Task statement = Copy the lines below word for word.

-=-=-

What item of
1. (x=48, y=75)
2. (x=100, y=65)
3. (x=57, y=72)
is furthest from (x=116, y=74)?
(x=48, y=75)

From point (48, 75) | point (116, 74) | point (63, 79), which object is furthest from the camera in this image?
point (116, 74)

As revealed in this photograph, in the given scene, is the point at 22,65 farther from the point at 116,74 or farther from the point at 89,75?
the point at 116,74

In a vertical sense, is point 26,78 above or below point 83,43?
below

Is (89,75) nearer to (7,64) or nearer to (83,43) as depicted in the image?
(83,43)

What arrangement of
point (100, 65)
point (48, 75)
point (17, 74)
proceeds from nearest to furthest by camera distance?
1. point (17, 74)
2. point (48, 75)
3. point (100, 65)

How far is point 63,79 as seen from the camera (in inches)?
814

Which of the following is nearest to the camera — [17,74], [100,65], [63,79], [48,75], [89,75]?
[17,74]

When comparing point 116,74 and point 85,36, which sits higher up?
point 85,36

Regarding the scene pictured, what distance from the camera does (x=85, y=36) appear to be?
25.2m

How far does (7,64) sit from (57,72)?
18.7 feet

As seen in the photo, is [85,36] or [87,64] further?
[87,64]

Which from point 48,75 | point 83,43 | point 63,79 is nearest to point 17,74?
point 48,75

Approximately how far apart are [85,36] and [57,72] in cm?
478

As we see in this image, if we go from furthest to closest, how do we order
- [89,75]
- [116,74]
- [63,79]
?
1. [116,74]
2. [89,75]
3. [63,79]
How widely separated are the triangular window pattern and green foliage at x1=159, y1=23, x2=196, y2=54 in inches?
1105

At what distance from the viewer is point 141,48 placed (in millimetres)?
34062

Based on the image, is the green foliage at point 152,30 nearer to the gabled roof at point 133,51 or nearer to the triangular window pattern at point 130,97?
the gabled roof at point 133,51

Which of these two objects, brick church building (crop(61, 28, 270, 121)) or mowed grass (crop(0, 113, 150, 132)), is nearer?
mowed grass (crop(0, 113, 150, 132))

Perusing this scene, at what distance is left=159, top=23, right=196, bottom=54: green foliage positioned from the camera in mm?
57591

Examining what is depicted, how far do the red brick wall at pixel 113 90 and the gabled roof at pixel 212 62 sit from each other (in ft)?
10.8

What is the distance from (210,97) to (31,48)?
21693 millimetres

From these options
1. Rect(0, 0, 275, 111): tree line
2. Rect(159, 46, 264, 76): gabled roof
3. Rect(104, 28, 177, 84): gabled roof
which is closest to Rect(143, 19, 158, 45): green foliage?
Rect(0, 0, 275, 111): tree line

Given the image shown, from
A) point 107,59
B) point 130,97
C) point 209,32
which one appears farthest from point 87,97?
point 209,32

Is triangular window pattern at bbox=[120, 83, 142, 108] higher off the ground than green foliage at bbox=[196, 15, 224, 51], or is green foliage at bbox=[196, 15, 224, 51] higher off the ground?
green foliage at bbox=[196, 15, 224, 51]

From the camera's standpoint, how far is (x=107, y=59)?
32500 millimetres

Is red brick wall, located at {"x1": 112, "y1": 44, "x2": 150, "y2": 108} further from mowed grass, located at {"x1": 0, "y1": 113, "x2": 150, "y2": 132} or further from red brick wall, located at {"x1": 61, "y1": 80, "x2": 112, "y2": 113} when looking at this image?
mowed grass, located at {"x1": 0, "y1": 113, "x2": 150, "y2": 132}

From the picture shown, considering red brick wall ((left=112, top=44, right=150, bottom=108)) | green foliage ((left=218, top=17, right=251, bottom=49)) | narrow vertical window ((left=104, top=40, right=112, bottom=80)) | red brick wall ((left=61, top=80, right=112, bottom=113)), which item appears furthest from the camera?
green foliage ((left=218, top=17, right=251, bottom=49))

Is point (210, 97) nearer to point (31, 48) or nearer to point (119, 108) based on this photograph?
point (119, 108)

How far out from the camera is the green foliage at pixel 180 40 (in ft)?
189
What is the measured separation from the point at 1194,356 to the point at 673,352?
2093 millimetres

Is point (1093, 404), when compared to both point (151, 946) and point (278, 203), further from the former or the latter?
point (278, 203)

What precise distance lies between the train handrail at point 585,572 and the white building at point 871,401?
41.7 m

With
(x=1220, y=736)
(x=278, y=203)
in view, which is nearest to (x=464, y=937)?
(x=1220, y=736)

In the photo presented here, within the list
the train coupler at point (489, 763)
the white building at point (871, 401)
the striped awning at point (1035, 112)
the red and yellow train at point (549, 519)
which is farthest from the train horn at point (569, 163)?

-=-=-

Written solution =
What item of
1. (x=48, y=75)
2. (x=100, y=65)
3. (x=57, y=72)
is furthest from (x=116, y=74)?
(x=48, y=75)

From point (48, 75) | point (116, 74) | point (63, 79), which object is furthest from the camera in this image?
point (116, 74)

As revealed in this photograph, in the given scene, is the point at 22,65 farther from the point at 116,74 or farther from the point at 89,75?
the point at 116,74

In a vertical sense, is point 26,78 above or below point 83,43?
below

Is (89,75) nearer to (7,64) or nearer to (83,43) as depicted in the image?
(83,43)

What arrangement of
point (100, 65)
point (48, 75)
point (17, 74)
proceeds from nearest to furthest by camera distance?
1. point (17, 74)
2. point (48, 75)
3. point (100, 65)

How far is point 63,79 as seen from the camera (in inches)?
814

Which of the following is nearest to the camera — [17,74], [100,65], [63,79], [48,75], [89,75]?
[17,74]

When comparing point 116,74 and point 85,36, which sits higher up?
point 85,36

Regarding the scene pictured, what distance from the camera does (x=85, y=36) appear to be?
25.2m

How far does (7,64) sit from (57,72)?
18.7 feet

As seen in the photo, is [85,36] or [87,64] further?
[87,64]

Which from point 48,75 | point 83,43 | point 63,79 is nearest to point 17,74?
point 48,75

Approximately how far apart are [85,36] and [57,72] in cm?
478

As we see in this image, if we go from furthest to closest, how do we order
- [89,75]
- [116,74]
- [63,79]
?
1. [116,74]
2. [89,75]
3. [63,79]
How widely separated are the triangular window pattern and green foliage at x1=159, y1=23, x2=196, y2=54 in inches?
1105

At what distance from the viewer is point 141,48 placed (in millimetres)?
34062

Based on the image, is the green foliage at point 152,30 nearer to the gabled roof at point 133,51 or nearer to the triangular window pattern at point 130,97?
the gabled roof at point 133,51

Which of these two objects, brick church building (crop(61, 28, 270, 121)) or mowed grass (crop(0, 113, 150, 132)), is nearer?
mowed grass (crop(0, 113, 150, 132))

Perusing this scene, at what distance is left=159, top=23, right=196, bottom=54: green foliage positioned from the camera in mm?
57591

Examining what is depicted, how far do the red brick wall at pixel 113 90 and the gabled roof at pixel 212 62 sit from each other (in ft)?
10.8

What is the distance from (210,97) to (31,48)?
21693 millimetres

From these options
1. Rect(0, 0, 275, 111): tree line
2. Rect(159, 46, 264, 76): gabled roof
3. Rect(104, 28, 177, 84): gabled roof
which is closest to Rect(143, 19, 158, 45): green foliage?
Rect(0, 0, 275, 111): tree line

Given the image shown, from
A) point 107,59
B) point 130,97
C) point 209,32
which one appears farthest from point 87,97?
point 209,32

Is triangular window pattern at bbox=[120, 83, 142, 108] higher off the ground than green foliage at bbox=[196, 15, 224, 51], or is green foliage at bbox=[196, 15, 224, 51] higher off the ground?
green foliage at bbox=[196, 15, 224, 51]

From the camera's standpoint, how far is (x=107, y=59)?
32500 millimetres

Is red brick wall, located at {"x1": 112, "y1": 44, "x2": 150, "y2": 108} further from mowed grass, located at {"x1": 0, "y1": 113, "x2": 150, "y2": 132} or further from red brick wall, located at {"x1": 61, "y1": 80, "x2": 112, "y2": 113} when looking at this image?
mowed grass, located at {"x1": 0, "y1": 113, "x2": 150, "y2": 132}

From the picture shown, considering red brick wall ((left=112, top=44, right=150, bottom=108)) | green foliage ((left=218, top=17, right=251, bottom=49)) | narrow vertical window ((left=104, top=40, right=112, bottom=80)) | red brick wall ((left=61, top=80, right=112, bottom=113)), which item appears furthest from the camera?
green foliage ((left=218, top=17, right=251, bottom=49))

Is point (210, 97) nearer to point (31, 48) or nearer to point (119, 108) based on this photograph?
point (119, 108)

How far out from the camera is the green foliage at pixel 180 40 (in ft)?
189
What is the measured separation from the point at 1194,356 to the point at 673,352?
2093 millimetres

Is point (1093, 404), when compared to both point (151, 946) and point (278, 203), further from the former or the latter?
point (278, 203)

What precise distance lies between the train handrail at point 585,572 and the white building at point 871,401?
41.7 m

With
(x=1220, y=736)
(x=278, y=203)
in view, which is nearest to (x=464, y=937)?
(x=1220, y=736)

In the photo presented here, within the list
the train coupler at point (489, 763)
the white building at point (871, 401)
the striped awning at point (1035, 112)
the red and yellow train at point (549, 519)
which is farthest from the train horn at point (569, 163)?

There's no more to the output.